McConnell took to the Senate floor three times this week to blame Pelosi for the impasse, calling her opposition to giving Trump money for his wall at the border with Mexico an “extreme, fringe position that walls have now become immoral.” He’s also accused her of putting the “politics of obstruction” before governing. He penned an editorial that accused her of posturing.

A top Pelosi said McConnell’s charges were not resonating.

“They’re not breaking through anywhere,” said deputy chief of staff Drew Hammill. McConnell’s assertions, he said “are not viewed as credible.”

Still, perhaps in a subtle nod to McConnell. Pelosi said Thursday that although she’s not “a big supporter of coal,” she had met with the United Mine Workers of America. She said they warned her that reimbursements of healthcare providers are not being processed because of the shutdown and that health care for 35,000 mine workers care could be affected.

Her office also encouraged the freshmen House legislators who Wednesday ducked into McConnell’s offices in the Capitol and a Senate office building to deliver a letter, asking the majority leader to bring the House spending bills up for a vote.

Pelosi’s office sent out the email alert to reporters on Wednesday about the protest and the group, including rising Democratic star Rep. Alexandria Ocasio-Cortez, D-New York, was trailed by a horde of cameras.

Trump has said he won’t sign legislation without money for his promised wall at the border with Mexico. McConnell has repeatedly said he will not entertain spending bills to re-open the government unless Trump has signaled he will sign the legislation.

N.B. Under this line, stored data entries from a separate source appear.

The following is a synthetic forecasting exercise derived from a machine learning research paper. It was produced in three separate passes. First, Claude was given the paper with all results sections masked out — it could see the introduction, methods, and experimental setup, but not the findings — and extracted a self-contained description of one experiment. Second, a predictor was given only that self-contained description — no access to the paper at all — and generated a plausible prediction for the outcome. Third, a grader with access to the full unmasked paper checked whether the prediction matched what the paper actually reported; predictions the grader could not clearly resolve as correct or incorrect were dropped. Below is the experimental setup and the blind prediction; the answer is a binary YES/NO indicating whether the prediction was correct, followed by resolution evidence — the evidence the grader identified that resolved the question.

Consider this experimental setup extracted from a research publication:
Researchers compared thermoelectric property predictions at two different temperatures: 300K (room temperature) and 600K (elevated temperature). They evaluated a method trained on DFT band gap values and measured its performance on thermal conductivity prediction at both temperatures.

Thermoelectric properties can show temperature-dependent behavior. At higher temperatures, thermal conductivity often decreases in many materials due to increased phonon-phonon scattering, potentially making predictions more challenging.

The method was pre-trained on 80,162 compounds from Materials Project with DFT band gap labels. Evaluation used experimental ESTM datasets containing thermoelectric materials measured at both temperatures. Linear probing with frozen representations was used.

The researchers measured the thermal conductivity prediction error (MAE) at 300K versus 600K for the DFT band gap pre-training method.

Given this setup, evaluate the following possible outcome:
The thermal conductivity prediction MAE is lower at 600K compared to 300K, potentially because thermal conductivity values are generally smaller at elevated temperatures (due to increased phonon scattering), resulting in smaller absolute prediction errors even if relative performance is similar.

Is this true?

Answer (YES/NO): YES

“We think that is important for the Democrats and for the president to sit down and negotiate a compromise, get the government funded and open again, and address something that is a huge priority for our country, and that’s the security of the border,” McConnell this week told reporters.

Pelosi’s colleagues did not hold back. Rep. G.K. Butterfield of North Carolina, a chief deputy whip, told reporters on Thursday that he plans to “reclassify” the shutdown as a Trump and McConnell initiative.

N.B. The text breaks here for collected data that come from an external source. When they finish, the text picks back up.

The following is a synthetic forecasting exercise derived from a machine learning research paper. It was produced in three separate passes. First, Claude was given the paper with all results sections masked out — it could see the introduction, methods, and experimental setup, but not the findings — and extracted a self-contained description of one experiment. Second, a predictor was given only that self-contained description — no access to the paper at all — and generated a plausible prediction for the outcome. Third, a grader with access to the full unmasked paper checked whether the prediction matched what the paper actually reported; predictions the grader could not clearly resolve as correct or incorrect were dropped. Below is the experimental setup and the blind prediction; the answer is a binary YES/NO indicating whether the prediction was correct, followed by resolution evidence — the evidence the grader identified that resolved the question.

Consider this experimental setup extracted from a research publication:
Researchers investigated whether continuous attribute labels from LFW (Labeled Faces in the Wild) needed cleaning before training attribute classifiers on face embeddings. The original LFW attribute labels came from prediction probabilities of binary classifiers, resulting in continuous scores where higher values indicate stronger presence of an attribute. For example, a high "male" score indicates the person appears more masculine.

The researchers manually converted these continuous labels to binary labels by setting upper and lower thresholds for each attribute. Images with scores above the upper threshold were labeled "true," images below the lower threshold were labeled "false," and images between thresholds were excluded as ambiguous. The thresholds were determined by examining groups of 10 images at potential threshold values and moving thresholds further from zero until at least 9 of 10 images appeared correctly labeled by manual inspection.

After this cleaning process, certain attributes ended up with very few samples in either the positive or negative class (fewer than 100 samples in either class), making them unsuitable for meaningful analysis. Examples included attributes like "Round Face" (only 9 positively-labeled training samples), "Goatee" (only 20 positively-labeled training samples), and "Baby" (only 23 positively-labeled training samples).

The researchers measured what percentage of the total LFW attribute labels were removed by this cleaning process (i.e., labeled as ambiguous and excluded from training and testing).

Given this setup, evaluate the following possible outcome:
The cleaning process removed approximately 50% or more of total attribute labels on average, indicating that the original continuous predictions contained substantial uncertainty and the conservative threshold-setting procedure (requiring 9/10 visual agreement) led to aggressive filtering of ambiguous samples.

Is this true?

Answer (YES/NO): YES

“It is absolutely disgusting that the majority leader of the United States Senate has now ceded his authority to the president of the United States of America to conduct business in the United States Senate,” Butterfield said. “And so going forward, I’m not speaking for the leadership now, I’m speaking for myself, we’re going to, I’m going to start calling this the Trump-McConnell shutdown.”